Their inspection only revealed a few things, but they were costly and time consuming--which is a bad combination. We spent seemingly hours every day on the phone with contractors in Virginia. There was some water damage behind the wall tiles in one of the bathrooms that needed to be fixed. Which required tearing out all the tile, fixing the wall, fixing the drywall, and replacing the tile. Not cheap. There was also some erosion-type activity on one corner of the yard, that had to be inspected by a certified erosion specialist and then had to be fixed by a licensed erosion landscaping company. Not cheap.

Keep in mind, too, that these were projects we had to track every single day. Paperwork, emails, phone calls, consulting with our realtor so he could consult with the buyer's realtor because the buyers should pick out the bathroom tile, since it was about to be their house. They should pick out the new landscaping rocks since it was about to be their house. But, you know, we were footing the bill. And, you know, they could still back out at any time.

Although none of these types of improvements are rare when selling a house, as the weeks went by it began to feel like we were paying to customize the house for the buyers.
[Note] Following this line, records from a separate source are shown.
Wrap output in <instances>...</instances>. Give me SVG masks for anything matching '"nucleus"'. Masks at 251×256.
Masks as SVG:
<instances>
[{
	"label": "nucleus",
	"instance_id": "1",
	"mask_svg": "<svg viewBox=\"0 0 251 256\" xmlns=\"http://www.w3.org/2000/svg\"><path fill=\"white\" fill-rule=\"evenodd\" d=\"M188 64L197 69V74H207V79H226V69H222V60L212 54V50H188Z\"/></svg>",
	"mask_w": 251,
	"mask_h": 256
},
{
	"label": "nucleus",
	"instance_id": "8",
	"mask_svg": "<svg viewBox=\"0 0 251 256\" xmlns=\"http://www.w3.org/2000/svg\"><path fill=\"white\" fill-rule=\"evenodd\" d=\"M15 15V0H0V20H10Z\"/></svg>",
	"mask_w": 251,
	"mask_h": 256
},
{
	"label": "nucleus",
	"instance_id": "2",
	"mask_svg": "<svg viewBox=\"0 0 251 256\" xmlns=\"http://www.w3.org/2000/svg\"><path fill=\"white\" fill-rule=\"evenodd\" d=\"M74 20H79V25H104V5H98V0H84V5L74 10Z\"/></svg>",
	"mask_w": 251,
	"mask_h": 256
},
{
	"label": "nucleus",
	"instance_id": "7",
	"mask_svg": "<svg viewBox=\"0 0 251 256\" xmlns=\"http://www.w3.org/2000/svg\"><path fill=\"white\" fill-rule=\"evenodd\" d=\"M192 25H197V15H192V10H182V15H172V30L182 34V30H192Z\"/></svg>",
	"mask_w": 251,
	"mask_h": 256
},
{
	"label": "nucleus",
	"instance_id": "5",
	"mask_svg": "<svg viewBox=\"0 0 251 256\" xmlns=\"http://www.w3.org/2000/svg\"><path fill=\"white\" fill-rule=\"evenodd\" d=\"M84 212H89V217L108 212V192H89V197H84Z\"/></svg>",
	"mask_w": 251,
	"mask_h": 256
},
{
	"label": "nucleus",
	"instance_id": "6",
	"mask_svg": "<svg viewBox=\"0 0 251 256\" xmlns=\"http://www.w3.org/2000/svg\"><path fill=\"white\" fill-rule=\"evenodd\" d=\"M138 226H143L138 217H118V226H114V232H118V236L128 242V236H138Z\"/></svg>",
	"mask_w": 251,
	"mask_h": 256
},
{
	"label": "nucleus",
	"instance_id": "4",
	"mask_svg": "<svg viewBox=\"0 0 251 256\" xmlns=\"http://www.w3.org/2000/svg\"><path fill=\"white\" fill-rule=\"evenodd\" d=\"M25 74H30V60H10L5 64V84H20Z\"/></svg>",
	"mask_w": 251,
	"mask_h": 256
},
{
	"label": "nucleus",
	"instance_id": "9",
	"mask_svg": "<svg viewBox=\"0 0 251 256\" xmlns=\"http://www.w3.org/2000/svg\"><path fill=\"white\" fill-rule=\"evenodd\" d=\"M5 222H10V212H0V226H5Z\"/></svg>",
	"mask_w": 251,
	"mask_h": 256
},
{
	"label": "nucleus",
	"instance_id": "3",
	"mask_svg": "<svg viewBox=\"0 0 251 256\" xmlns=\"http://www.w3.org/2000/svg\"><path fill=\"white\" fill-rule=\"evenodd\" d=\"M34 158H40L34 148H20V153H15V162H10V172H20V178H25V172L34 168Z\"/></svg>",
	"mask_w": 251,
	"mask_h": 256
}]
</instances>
Every request and question and comment began to grate. And our attitudes, understandably, got worse and worse.

All of July and August sucked. That's all I can say about that. September hasn't been remarkable, but it's starting to look up. :)


All I can say is that the expense was shocking. It was way, way more expensive than we ever dreamed, and although the house sale did turn a profit, all of that "profit" went to pay everyone (and apparently everyone's brother as well) who even had a bit part to play in the house sale. We've never seen so many people come out of the woodwork asking for money for...well, everything.

So, not only were we not making any money, but we weren't breaking even. And we were reminded of it several times a day, constantly with the emails and phone calls and questions and paperwork and more questions.

And then. Then it was discovered that a pipe had burst, unbeknownst to anyone, under the back of the house. It needed to be fixed, which would require drilling through the basement floor and digging under the back of the house, and - you guessed it! - it was not cheap. And of course, no one involved (including two house inspectors, two national plumbing companies, and a home owner's insurance rep) had ever seen or heard of anything like that happening before.

So. The house is sold. We wanted to sell it this summer and we did. We can now get our feet underneath us and plan a vacation for next summer. But we both still have nightmares that we're back in the middle of it. Whenever we get a random call from our realtor or some type of unexpected email, our hearts skip a beat. The truly unfortunate thing is that we loved that house--it was our first house--but it became such a pain and such a financial burden at the end that it is very difficult to think past that. Maybe in the future...but if so, it'll be a LONG time.